HTTP/2 deep dive
The Internet as we know it would not have been possible without HTTP (Hypertext Transfer Protocol). HTTP has come a long way since its inception when it started as a simple one-line ASCII string protocol. HTTP/2 is a significant version upgrade over it predecessor HTTP/1.1
This article covers the limitations of HTTP/1.1 and how those limitations led to the protocol’s evolution to HTTP/2. The article delves into the technical concepts behind HTTP/2 and touches upon some of its own limitations.
Humble Origins – A Brief History of HTTP
HTTP is an application protocol that dates back to 1989. Tim Berners-Lee, inventor of the World Wide Web, initiated its development. HTTP/0.9 is the first documented version of HTTP. HTTP/0.9 is such a simple protocol that it was called the one-line protocol. Despite being simple, it served its purpose of bootstrapping the World Wide Web.
HTTP/0.9 requests consist of the method `GET,` followed by the document address, an optional port address, and terminated with a carriage return and a line feed. A request is just a string of ASCII characters. HTTP/0.9 was very limited. It didn’t have HTTP headers so only HTML files could be transmitted. It also didn’t have status and error codes.
Browsers and servers independently modified HTTP/0.9 to overcome its limitations. Some of the key protocol changes were:
- Requests may consist of multiple header fields separated by newline characters
- The server response consisted of a status line
- A header field was added to the response. The response header object consisted of newline-separated header fields
- Servers could respond with files other than HTML
The many flavors of HTTP/0.9 in the wild caused interoperability issues. HTTP Working Group published HTTP/1.0 (RFC 1945) in 1996 to resolve these issues. It was an informational RFC, so technically, HTTP/1.0 is not a formal specification or an Internet Standard.
The work to develop HTTP into an Internet standard happened over four years, between 1995 and 1999. HTTP/1.1 was first defined in RFC 2068, which was released in January 1997. Improvements and updates were released under RFC 2016 in May 1999. HTTP/1.1 introduced many feature enhancements and performance optimizations like:
- Persistent and pipelined connections
- Virtual Hosting
- Content negotiation, chunked transfer, compression & decompression, transfer encoding, and caching directives
- Character set and language tags
- Client identification and cookies
- Basic authentication, digest authentication, and secure HTTP
What’s the problem with HTTP/1.1?
Web applications are complex and growing. As per HTTP Archive, the median size of the desktop version of websites grew from 1.51MB to 1.97MB (+30.6%) between November 2016 and November 2017. During the same period, the median size of the mobile version of the websites grew from 1.34MB to 1.78MB (+32.3%).
Websites should load in one second or less to keep the user’s flow of thought uninterrupted. However, the median time for first contentful paint (FCP) for desktop was 2.4 seconds in November 2019. For mobile devices, the median time for FCP was 6.4 seconds.
Much of this is down to the limitations of HTTP/1.1. Let’s look at some limitations and developer hacks for overcoming them.
Head of Line Blocking
When a client sends a request to a server on a connection, that connection is useless till the server sends back a complete response. Subsequent requests cannot use the TCP connection. This situation is called head of line blocking.
Initially, browsers were allowed only two concurrent connections to a server, and the browser had to wait till one of them was free. To solve this bottleneck browsers were allowed to make six concurrent connections. This simply postponed the problem instead of solving it.

## DATA BLOCK
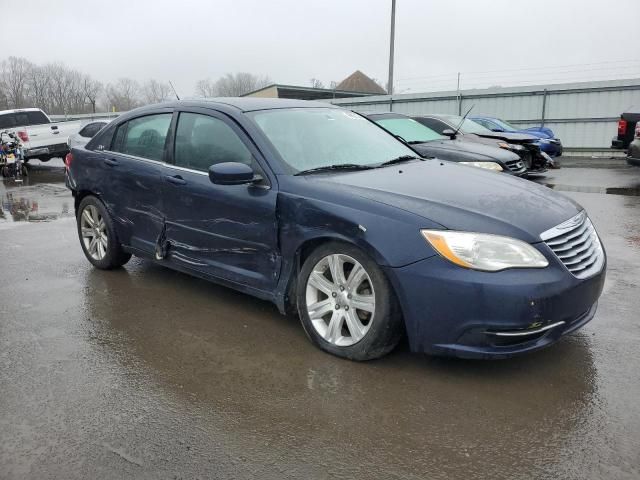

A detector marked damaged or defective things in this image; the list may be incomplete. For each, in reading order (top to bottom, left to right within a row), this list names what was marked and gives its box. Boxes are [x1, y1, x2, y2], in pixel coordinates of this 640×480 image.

damaged door panel [160, 110, 280, 290]
wrecked blue car [65, 98, 604, 360]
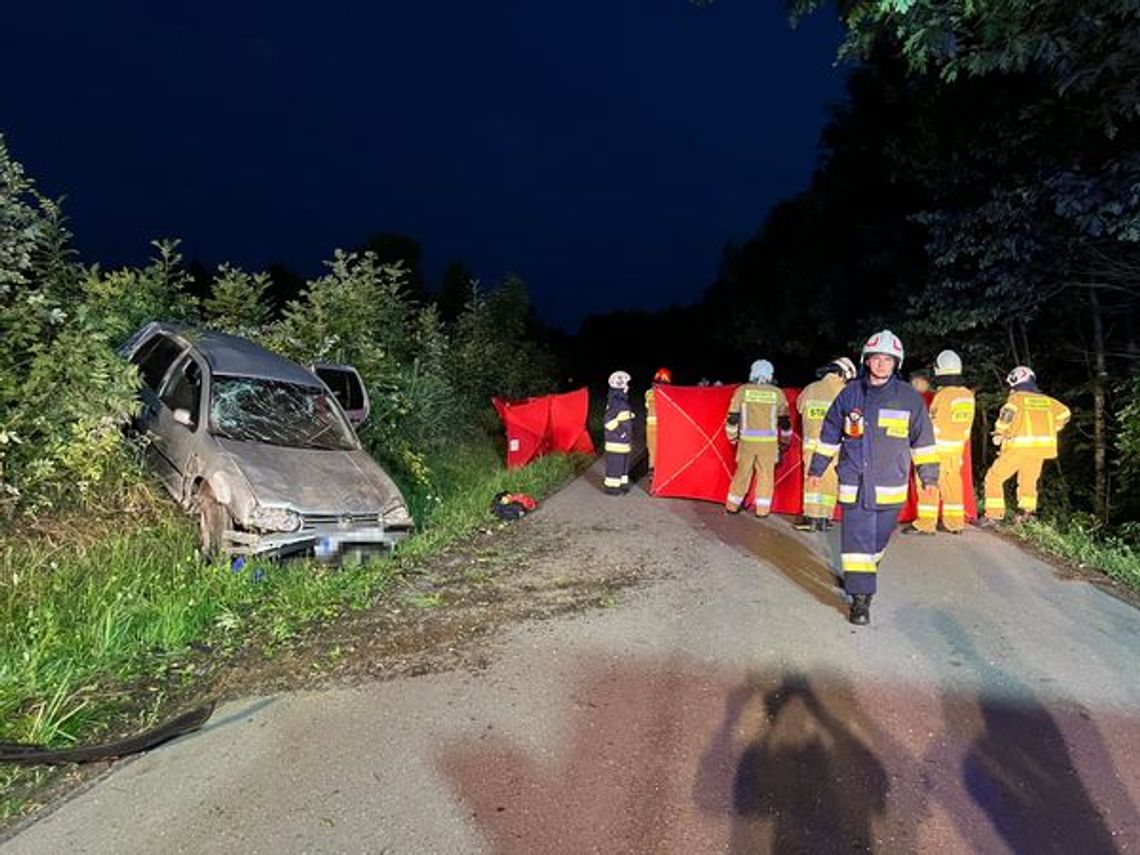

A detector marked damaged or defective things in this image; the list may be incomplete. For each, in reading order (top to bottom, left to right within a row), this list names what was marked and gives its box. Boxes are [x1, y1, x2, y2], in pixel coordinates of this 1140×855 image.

## YOUR OBJECTIVE
Resume the article on HTTP/2 right after its final sentence and write the next part.

## THE RESPONSE
Developers started using domain sharding to make their website load faster. But domain sharding increases the complexity of development and underutilizes TCP connections.
HTTP/1.1 introduced a technique called pipelining. In theory, clients could send multiple requests to the server without waiting for the response. Although the server must respond to the requests in the order they are received. For pipelining to work, both the client and the server should support it.
However, a large or slow response can break pipelining by blocking the responses behind it. Pipelining was challenging to implement because many intermediaries and servers didn’t process it correctly.
Protocol Overheads – Repetitive headers & cookies
TCP Slow Start
Evolution of HTTP/2
Simplicity was a core principle of HTTP. However, implementation simplicity came at the cost of performance. HTTP/1.1 has many baked-in limitations, which we discussed in the previous section. Over time these limitations became too much and HTTP needed ‘fixing’.
Google announced SPDY, an experimental protocol, in 2009. This project had the following high-level goals:
- To target a 50% reduction in page load time
- To minimize deployment complexity
- To avoid the need for any changes to content by website authors
- To bring together like-minded parties interested in exploring protocols as a way of solving the latency problem
In November 2009, Google engineers announced that they had achieved 55% faster load times. By 2012 SPDY was supported by Chrome, Firefox, and Opera.
The HTTP Working Group observed this trend and initiated an effort to improve upon the learning from SPDY. In November 2012, a call for proposal was made for HTTP/2, and SPDY specification was adopted as the starting point.
Over the next few years, HTTP/2 and SPDY coevolved with SPDY as the experimental branch. HTTP/2 was published as a standard in May 2015 as RFC 7540.
HTTP/2 under the hood
Let’s take a look at how HTTP/2 works. HTTP/2 is an extension, not replacement of HTTP/1.1. It retains the application semantics of HTTP/1.1. Functionality, HTTP methods, status codes, URIs, and header fields remain the same.
Every HTTP/2 connection starts as HTTP/1.1 and the connection upgrades if the client supports HTTP/2. HTTP/2 uses a single TCP connection between the client and the server, which remains open for the duration of the interaction.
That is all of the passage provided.